**Given text:**
Lab 10: H100 Matrix Multiplication

Prologue: Logistics

Due Dates

For this lab, you’ll be turning in the following deliverables:

Checkpoint: Due Friday, November 14, 11:59 pm. Submit your completed code for Part 0, your responses to Prelab Questions 1-2, and a discussion of your progress on Part 1.
Final Submission: Due Friday, November 21, 11:59 pm. Submit your completed code for all parts of the lab (including Part 0), as well as a PDF writeup containing your answers for Question 1 of the final writeup.

Starter Code

You can get the starter code for this lab by cloning the lab repository:

git clone git@github.com:accelerated-computing-class/lab10.git

Goals for This Lab

In Lab 9, we explored the H100’s Tensor Memory Accelerator (TMA), learning how to move data from global to shared memory and building software-managed pipelines to hide latency. In this lab, we’ll turn our attention to the second major feature of the H100, the warp-group level tensor core instructions, or wgmma.

**Prompt 1:**
Answer these questions using the lab page above:
(a) When is the checkpoint due?
(b) What command does the page give for getting the starter code?
(c) What H100 feature does this lab focus on?

**Task material:**

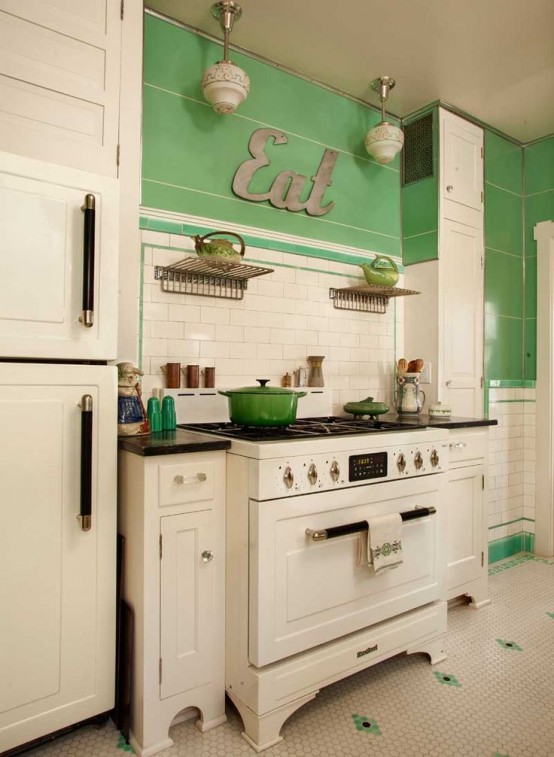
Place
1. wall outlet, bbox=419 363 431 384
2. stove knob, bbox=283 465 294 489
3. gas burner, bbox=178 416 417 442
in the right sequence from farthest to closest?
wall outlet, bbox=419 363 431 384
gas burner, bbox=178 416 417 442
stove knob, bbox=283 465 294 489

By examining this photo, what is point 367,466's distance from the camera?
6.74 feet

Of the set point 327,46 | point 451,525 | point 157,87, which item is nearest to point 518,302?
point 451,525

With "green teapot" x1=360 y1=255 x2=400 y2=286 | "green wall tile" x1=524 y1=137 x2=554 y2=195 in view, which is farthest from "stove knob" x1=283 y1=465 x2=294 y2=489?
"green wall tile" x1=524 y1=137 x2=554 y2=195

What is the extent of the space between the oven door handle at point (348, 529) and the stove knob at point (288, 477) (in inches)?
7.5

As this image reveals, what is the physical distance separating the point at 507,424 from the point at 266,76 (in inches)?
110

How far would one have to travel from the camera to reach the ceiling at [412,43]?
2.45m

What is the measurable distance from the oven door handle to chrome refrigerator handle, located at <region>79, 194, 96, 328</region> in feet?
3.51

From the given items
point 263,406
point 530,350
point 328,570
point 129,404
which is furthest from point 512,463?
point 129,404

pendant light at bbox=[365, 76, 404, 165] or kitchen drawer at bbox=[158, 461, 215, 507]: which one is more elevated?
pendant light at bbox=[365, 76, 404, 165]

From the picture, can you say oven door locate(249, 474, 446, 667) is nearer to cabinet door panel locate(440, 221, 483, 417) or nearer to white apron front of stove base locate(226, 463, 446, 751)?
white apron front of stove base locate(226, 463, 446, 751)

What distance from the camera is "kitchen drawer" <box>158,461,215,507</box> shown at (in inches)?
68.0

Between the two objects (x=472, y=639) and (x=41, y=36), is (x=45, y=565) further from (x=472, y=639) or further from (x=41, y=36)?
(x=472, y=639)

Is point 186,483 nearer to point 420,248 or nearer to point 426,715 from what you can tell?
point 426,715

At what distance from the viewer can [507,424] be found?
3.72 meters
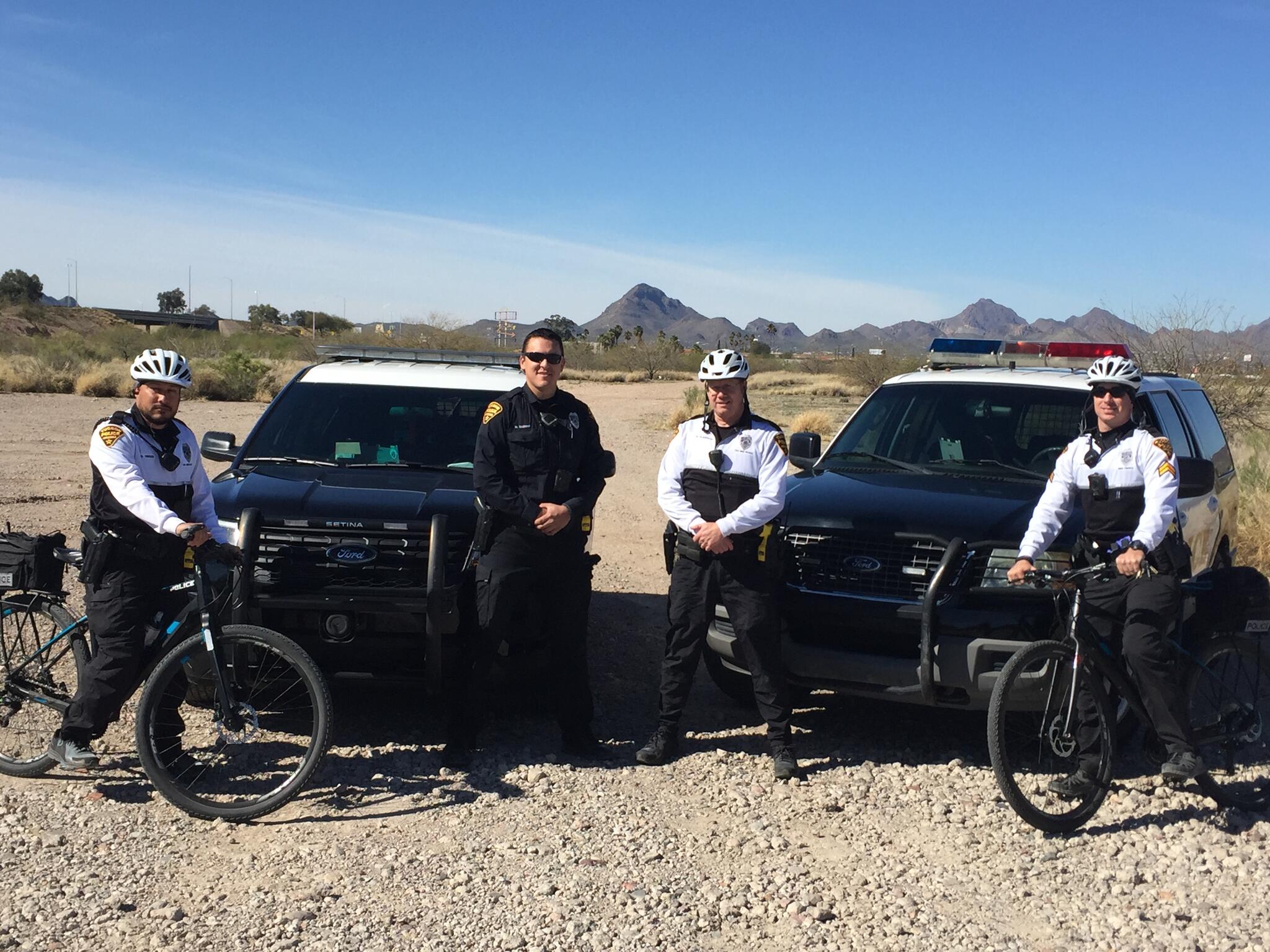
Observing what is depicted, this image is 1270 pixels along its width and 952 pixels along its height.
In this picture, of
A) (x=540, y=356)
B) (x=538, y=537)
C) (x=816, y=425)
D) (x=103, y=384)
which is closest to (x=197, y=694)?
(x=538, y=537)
* * *
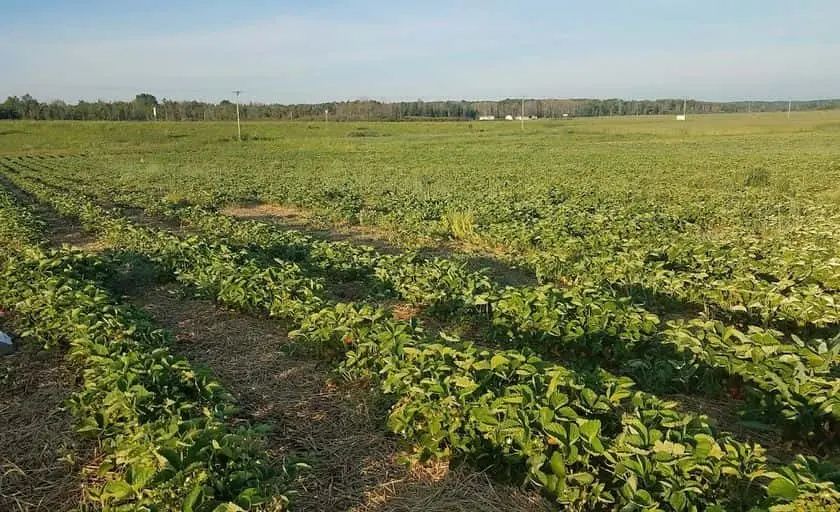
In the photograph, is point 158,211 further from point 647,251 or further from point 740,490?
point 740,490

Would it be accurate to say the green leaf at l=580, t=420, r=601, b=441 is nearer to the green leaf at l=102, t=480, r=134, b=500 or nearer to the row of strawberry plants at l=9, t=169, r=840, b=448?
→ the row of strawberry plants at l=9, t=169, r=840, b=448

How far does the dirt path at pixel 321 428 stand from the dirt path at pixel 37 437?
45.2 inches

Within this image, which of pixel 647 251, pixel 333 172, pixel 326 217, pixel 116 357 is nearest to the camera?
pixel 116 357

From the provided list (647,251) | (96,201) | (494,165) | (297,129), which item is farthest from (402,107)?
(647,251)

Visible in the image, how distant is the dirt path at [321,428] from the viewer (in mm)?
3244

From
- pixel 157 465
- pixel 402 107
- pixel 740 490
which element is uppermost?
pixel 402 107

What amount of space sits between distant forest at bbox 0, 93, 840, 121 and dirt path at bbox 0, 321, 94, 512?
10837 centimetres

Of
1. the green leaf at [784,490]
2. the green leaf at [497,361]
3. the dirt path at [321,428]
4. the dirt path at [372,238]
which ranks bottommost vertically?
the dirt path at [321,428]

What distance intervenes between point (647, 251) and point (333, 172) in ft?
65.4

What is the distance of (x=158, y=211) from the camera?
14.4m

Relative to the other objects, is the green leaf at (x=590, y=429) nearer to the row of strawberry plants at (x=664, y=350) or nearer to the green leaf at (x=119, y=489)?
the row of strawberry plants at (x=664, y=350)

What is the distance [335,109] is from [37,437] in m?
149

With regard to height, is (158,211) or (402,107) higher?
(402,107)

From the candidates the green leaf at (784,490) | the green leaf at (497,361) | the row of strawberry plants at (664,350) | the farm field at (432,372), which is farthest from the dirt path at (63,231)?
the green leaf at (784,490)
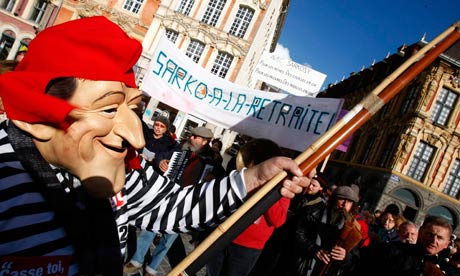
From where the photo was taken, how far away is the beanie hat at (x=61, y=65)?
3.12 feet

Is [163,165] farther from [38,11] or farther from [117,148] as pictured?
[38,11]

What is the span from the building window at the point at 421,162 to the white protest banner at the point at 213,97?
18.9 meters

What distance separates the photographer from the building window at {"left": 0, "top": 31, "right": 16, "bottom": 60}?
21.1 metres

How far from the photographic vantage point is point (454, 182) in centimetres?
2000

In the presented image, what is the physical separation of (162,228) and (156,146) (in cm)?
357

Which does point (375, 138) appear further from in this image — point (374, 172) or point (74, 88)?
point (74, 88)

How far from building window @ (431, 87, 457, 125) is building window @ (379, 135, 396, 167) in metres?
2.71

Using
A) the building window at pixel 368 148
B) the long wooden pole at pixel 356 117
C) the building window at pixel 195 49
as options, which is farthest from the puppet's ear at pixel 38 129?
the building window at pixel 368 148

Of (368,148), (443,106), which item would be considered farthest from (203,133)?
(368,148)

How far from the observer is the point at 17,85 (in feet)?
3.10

**Prompt 2:** Extract every line from the entries that contains the string "height", matching case exactly.

**Task result 1:**
(a) Friday, November 14, 11:59 pm.
(b) git clone git@github.com:accelerated-computing-class/lab10.git
(c) The warp-group level tensor core instructions, or wgmma.

**Task result 2:**
Observing what is depicted, this image is 1270 pixels along its width and 952 pixels along its height.
With regard to height, is (158,211) or (402,107) higher?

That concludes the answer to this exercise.